Sintió un extraño ahogo en el pecho. Pero no le dio importancia. Lo justificó con el cansancio y la hora. Barrió en unos momentos el comedor, debajo de la mesa y en las esquinas de la habitación y cerró la alas supletorias de la mesa tras repasar un poco la madera de su superficie. Al día siguiente la limpiaría bien.

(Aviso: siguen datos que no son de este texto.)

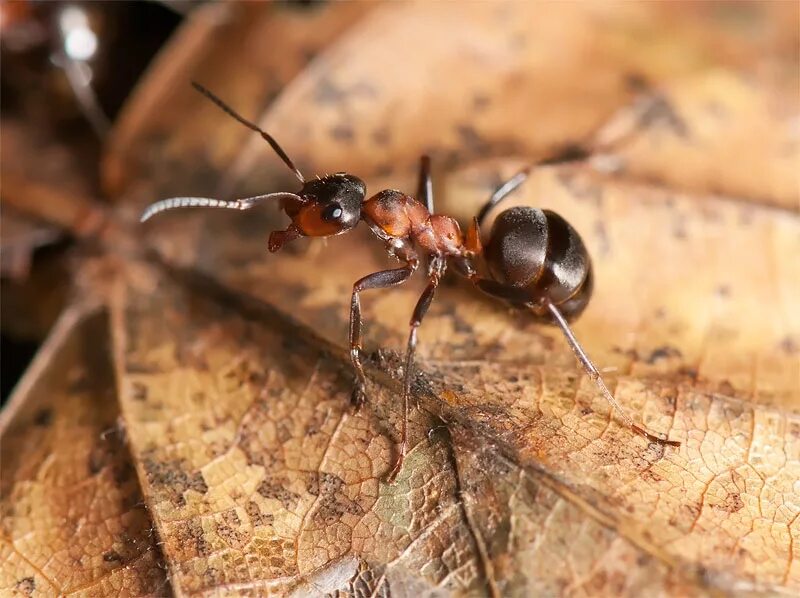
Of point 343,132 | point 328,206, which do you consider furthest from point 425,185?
point 328,206

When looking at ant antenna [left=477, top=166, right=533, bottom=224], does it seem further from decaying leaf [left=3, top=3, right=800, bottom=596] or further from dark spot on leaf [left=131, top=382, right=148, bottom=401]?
dark spot on leaf [left=131, top=382, right=148, bottom=401]

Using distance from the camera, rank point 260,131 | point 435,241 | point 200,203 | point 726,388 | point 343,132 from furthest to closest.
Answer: point 343,132 → point 435,241 → point 260,131 → point 200,203 → point 726,388

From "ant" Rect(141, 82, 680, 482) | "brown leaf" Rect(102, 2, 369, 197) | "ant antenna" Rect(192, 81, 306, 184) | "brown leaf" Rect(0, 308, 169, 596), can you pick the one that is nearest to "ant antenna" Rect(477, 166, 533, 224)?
"ant" Rect(141, 82, 680, 482)

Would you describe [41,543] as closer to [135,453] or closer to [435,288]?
[135,453]

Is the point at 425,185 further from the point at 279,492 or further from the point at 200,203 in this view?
the point at 279,492

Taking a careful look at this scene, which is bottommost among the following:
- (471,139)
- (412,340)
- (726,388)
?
(726,388)

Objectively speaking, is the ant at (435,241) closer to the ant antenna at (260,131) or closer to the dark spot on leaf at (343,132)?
the ant antenna at (260,131)
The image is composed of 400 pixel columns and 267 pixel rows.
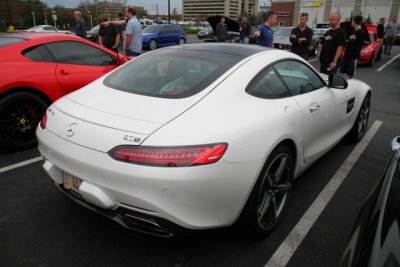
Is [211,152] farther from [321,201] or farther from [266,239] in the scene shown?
[321,201]

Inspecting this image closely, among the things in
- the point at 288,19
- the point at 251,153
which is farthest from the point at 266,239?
the point at 288,19

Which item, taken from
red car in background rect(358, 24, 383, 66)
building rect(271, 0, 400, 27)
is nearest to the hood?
red car in background rect(358, 24, 383, 66)

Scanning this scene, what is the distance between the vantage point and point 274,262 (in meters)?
2.37

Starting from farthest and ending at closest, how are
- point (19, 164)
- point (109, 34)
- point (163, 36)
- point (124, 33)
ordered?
point (163, 36) → point (109, 34) → point (124, 33) → point (19, 164)

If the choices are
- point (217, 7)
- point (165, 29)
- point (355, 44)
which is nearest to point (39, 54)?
point (355, 44)

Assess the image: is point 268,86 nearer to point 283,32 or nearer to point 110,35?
point 110,35

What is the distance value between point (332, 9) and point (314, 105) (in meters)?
82.2

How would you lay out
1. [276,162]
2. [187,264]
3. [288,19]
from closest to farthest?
[187,264]
[276,162]
[288,19]

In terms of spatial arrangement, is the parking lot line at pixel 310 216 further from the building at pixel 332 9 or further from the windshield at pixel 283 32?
the building at pixel 332 9

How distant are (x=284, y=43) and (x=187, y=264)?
531 inches

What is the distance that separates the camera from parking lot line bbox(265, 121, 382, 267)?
7.98 feet

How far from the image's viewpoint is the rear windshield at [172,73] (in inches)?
99.6

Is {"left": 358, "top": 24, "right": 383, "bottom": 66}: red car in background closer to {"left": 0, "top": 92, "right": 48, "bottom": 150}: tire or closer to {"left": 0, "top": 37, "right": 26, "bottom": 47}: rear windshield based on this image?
{"left": 0, "top": 37, "right": 26, "bottom": 47}: rear windshield

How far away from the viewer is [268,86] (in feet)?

Ordenó las sillas en torno al cubículo y apagó la luz de la lamparita.
Después de dejar en el armarillo de servicio los utensilios de limpieza, acudió a su dormitorio. Sobre la cama había depositado ordenadamente su camisón y sus zapatillas. Esa noche podría descansar un poco. Los niños se habían acostado contentos, los mayores habían disfrutado de la velada y todo había ido bien. Preparó el agua caliente y se desvistió. La ropa usada quedó cuidadosamente colocada sobre el galán de noche. Miró el pequeño nacimiento que adornada su tocador. Acomodó la figura del bebé y pasó sus dedos sobre el manto de la Virgen. Despedía una aroma extraño de tranquilidad.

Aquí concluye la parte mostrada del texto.